Extract provided.

October 13, 2017

In The Early Pearly Morning - Song by Valgovind


Photo by Mrs. Eardley Wilmot, illustrating
a special edition of India's Love Lyrics
After an initial couple of coughs at start up, this third poem "In The Early Pearly Morning - Song by Valgovind" offers us a stepping stone into the sunlit garden of pleasurable tension that often pervades the atmosphere of a Hopian waking dream.  Placed where it is, one cannot help but feel it was one of the poet's own minor favorites.  Certainly she has slipped into her signature voice.  The Thous and Thys are banished as we lounge in an old temple garden, drums throbbing under azure skies, with abundant scarlet poppies and mango trees abloom. 

"The weirdly wistful wailing of the melancholy flute" is a drawn out phrase, calling for attention.   Krishna is known to play a flute, and is subtley invoked in the strange but hardly dreary music.  Dutiful affection has also been banished and the poet's invitation "Will you come to me today?" hints at an afternoon of pleasure, sandwiched "between the crushing years".  It is a period of indulgence recklessly worth any risk - even "eternities of tears."

This last sentiment is one of Hope's finest philosophies, which we encounter again in the The Teak Forest's "little noontide of love's delights, between two nights".  Thus despite the seemingly frivolous invitation, Valgovind's song leaves us in a rather profound space, like an awe inspiring
theatrical play with an overarching set - the great stages in human life of birth and death acting as parenthesis to our brief, fatal burst of human mortality.  Now the poet's reckless argument sounds almost sensible - why not find a little pleasure in the face of the obliteration before and behind?   She need not ask twice, I would come swiftly to her oasis among the ruins.

By Bruno Tinucci
"The fields are full of Poppies,
and the skies are very blue"
Valgovind is the "author" or singer of four poems found in the Love Lyrics.  Very likely the name is an idiomatic spelling of a common male name in the Gujarati language, "Balgovind"  which means Krishna, or "cow herder".   Poetry uses language economically allowing readers to unpack realms of meaning from each word.  Thus, I believe it may be fairly speculated that the name "Valgovind" could be invoking The Govinda, a 12th century Sanskrit narrative epic poem by Jayadeva.   In its time, this unique tract revitalised religious worship by steeping it in "...love, devotion and absolute submission, the instruments that dispelled duality and led the self to unite with the Supreme Self."  Sounds a lot like our girl, doesn't it?

Given entries.
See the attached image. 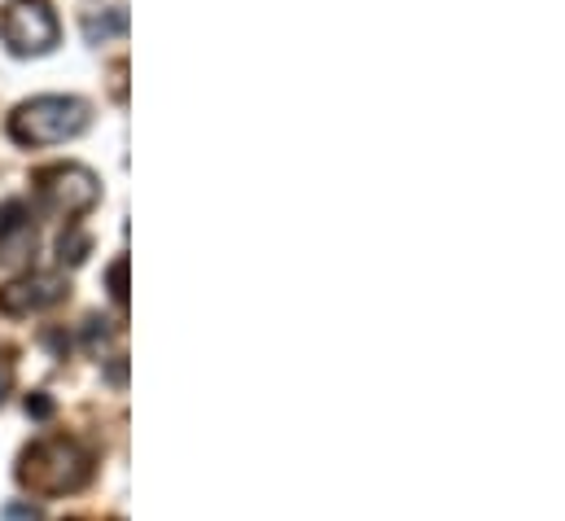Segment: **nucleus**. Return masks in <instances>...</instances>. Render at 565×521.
I'll use <instances>...</instances> for the list:
<instances>
[{"label":"nucleus","instance_id":"f257e3e1","mask_svg":"<svg viewBox=\"0 0 565 521\" xmlns=\"http://www.w3.org/2000/svg\"><path fill=\"white\" fill-rule=\"evenodd\" d=\"M88 478H93V456L75 438H44L18 465V482L31 487L35 496H66L88 487Z\"/></svg>","mask_w":565,"mask_h":521},{"label":"nucleus","instance_id":"f03ea898","mask_svg":"<svg viewBox=\"0 0 565 521\" xmlns=\"http://www.w3.org/2000/svg\"><path fill=\"white\" fill-rule=\"evenodd\" d=\"M88 124H93L88 102H79V97H35V102H22L9 115V136L18 145H62V140H75L79 131H88Z\"/></svg>","mask_w":565,"mask_h":521},{"label":"nucleus","instance_id":"7ed1b4c3","mask_svg":"<svg viewBox=\"0 0 565 521\" xmlns=\"http://www.w3.org/2000/svg\"><path fill=\"white\" fill-rule=\"evenodd\" d=\"M35 198H40V206L44 211H53V215H62V220H79L84 211H93L97 206V198H102V184H97V176L88 171V167H79V162H57V167H44V171H35Z\"/></svg>","mask_w":565,"mask_h":521},{"label":"nucleus","instance_id":"20e7f679","mask_svg":"<svg viewBox=\"0 0 565 521\" xmlns=\"http://www.w3.org/2000/svg\"><path fill=\"white\" fill-rule=\"evenodd\" d=\"M0 40L9 44V53L18 57H40L57 44V18L49 9V0H13L0 13Z\"/></svg>","mask_w":565,"mask_h":521},{"label":"nucleus","instance_id":"39448f33","mask_svg":"<svg viewBox=\"0 0 565 521\" xmlns=\"http://www.w3.org/2000/svg\"><path fill=\"white\" fill-rule=\"evenodd\" d=\"M62 298H66V285L57 276H18V280L0 285V311L4 316H31V311H44Z\"/></svg>","mask_w":565,"mask_h":521},{"label":"nucleus","instance_id":"423d86ee","mask_svg":"<svg viewBox=\"0 0 565 521\" xmlns=\"http://www.w3.org/2000/svg\"><path fill=\"white\" fill-rule=\"evenodd\" d=\"M35 255V224L22 198L0 206V263H26Z\"/></svg>","mask_w":565,"mask_h":521},{"label":"nucleus","instance_id":"0eeeda50","mask_svg":"<svg viewBox=\"0 0 565 521\" xmlns=\"http://www.w3.org/2000/svg\"><path fill=\"white\" fill-rule=\"evenodd\" d=\"M84 35H88V44H106V40H119V35H128V9L88 13V18H84Z\"/></svg>","mask_w":565,"mask_h":521},{"label":"nucleus","instance_id":"6e6552de","mask_svg":"<svg viewBox=\"0 0 565 521\" xmlns=\"http://www.w3.org/2000/svg\"><path fill=\"white\" fill-rule=\"evenodd\" d=\"M88 251H93V242H88V233H79V228L62 233V242H57V259H62V267H79V263L88 259Z\"/></svg>","mask_w":565,"mask_h":521},{"label":"nucleus","instance_id":"1a4fd4ad","mask_svg":"<svg viewBox=\"0 0 565 521\" xmlns=\"http://www.w3.org/2000/svg\"><path fill=\"white\" fill-rule=\"evenodd\" d=\"M106 285H110V298L124 307L128 302V259H115L106 272Z\"/></svg>","mask_w":565,"mask_h":521},{"label":"nucleus","instance_id":"9d476101","mask_svg":"<svg viewBox=\"0 0 565 521\" xmlns=\"http://www.w3.org/2000/svg\"><path fill=\"white\" fill-rule=\"evenodd\" d=\"M0 521H44V513L31 500H13V504L0 509Z\"/></svg>","mask_w":565,"mask_h":521},{"label":"nucleus","instance_id":"9b49d317","mask_svg":"<svg viewBox=\"0 0 565 521\" xmlns=\"http://www.w3.org/2000/svg\"><path fill=\"white\" fill-rule=\"evenodd\" d=\"M106 338H110V329H106V320H88V329H84V342H88V351H97V347H106Z\"/></svg>","mask_w":565,"mask_h":521},{"label":"nucleus","instance_id":"f8f14e48","mask_svg":"<svg viewBox=\"0 0 565 521\" xmlns=\"http://www.w3.org/2000/svg\"><path fill=\"white\" fill-rule=\"evenodd\" d=\"M26 416L49 421V416H53V398H49V394H31V398H26Z\"/></svg>","mask_w":565,"mask_h":521},{"label":"nucleus","instance_id":"ddd939ff","mask_svg":"<svg viewBox=\"0 0 565 521\" xmlns=\"http://www.w3.org/2000/svg\"><path fill=\"white\" fill-rule=\"evenodd\" d=\"M9 391H13V369H9L4 360H0V403L9 398Z\"/></svg>","mask_w":565,"mask_h":521},{"label":"nucleus","instance_id":"4468645a","mask_svg":"<svg viewBox=\"0 0 565 521\" xmlns=\"http://www.w3.org/2000/svg\"><path fill=\"white\" fill-rule=\"evenodd\" d=\"M110 382H115V386H124V355L110 364Z\"/></svg>","mask_w":565,"mask_h":521}]
</instances>
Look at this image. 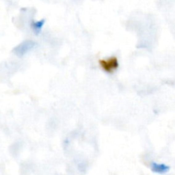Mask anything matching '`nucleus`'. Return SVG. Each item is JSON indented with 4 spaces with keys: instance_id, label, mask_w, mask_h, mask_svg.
<instances>
[{
    "instance_id": "1",
    "label": "nucleus",
    "mask_w": 175,
    "mask_h": 175,
    "mask_svg": "<svg viewBox=\"0 0 175 175\" xmlns=\"http://www.w3.org/2000/svg\"><path fill=\"white\" fill-rule=\"evenodd\" d=\"M99 65L104 72L108 74H113L119 68V62L116 57H110L105 59L99 60Z\"/></svg>"
},
{
    "instance_id": "2",
    "label": "nucleus",
    "mask_w": 175,
    "mask_h": 175,
    "mask_svg": "<svg viewBox=\"0 0 175 175\" xmlns=\"http://www.w3.org/2000/svg\"><path fill=\"white\" fill-rule=\"evenodd\" d=\"M36 42L33 41L28 40V41H23L20 45H18L15 49L14 52L19 57H22L26 55L27 53H28L31 51H33V49L36 47Z\"/></svg>"
},
{
    "instance_id": "3",
    "label": "nucleus",
    "mask_w": 175,
    "mask_h": 175,
    "mask_svg": "<svg viewBox=\"0 0 175 175\" xmlns=\"http://www.w3.org/2000/svg\"><path fill=\"white\" fill-rule=\"evenodd\" d=\"M150 169L152 172L158 173V174H165L170 170V167L164 163H157V162H151L150 163Z\"/></svg>"
},
{
    "instance_id": "4",
    "label": "nucleus",
    "mask_w": 175,
    "mask_h": 175,
    "mask_svg": "<svg viewBox=\"0 0 175 175\" xmlns=\"http://www.w3.org/2000/svg\"><path fill=\"white\" fill-rule=\"evenodd\" d=\"M44 23H45V20L42 19V20H40V21H37V22L32 23L31 27H32V29H33V32L36 34H40L42 28H43V27H44Z\"/></svg>"
}]
</instances>
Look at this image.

Problem statement. From the commentary on the Valgovind song, reproduce word for word the passage starting at "Valgovind is the" and ending at "girl, doesn't it?".

Solution to the problem.
Valgovind is the "author" or singer of four poems found in the Love Lyrics.  Very likely the name is an idiomatic spelling of a common male name in the Gujarati language, "Balgovind"  which means Krishna, or "cow herder".   Poetry uses language economically allowing readers to unpack realms of meaning from each word.  Thus, I believe it may be fairly speculated that the name "Valgovind" could be invoking The Govinda, a 12th century Sanskrit narrative epic poem by Jayadeva.   In its time, this unique tract revitalised religious worship by steeping it in "...love, devotion and absolute submission, the instruments that dispelled duality and led the self to unite with the Supreme Self."  Sounds a lot like our girl, doesn't it?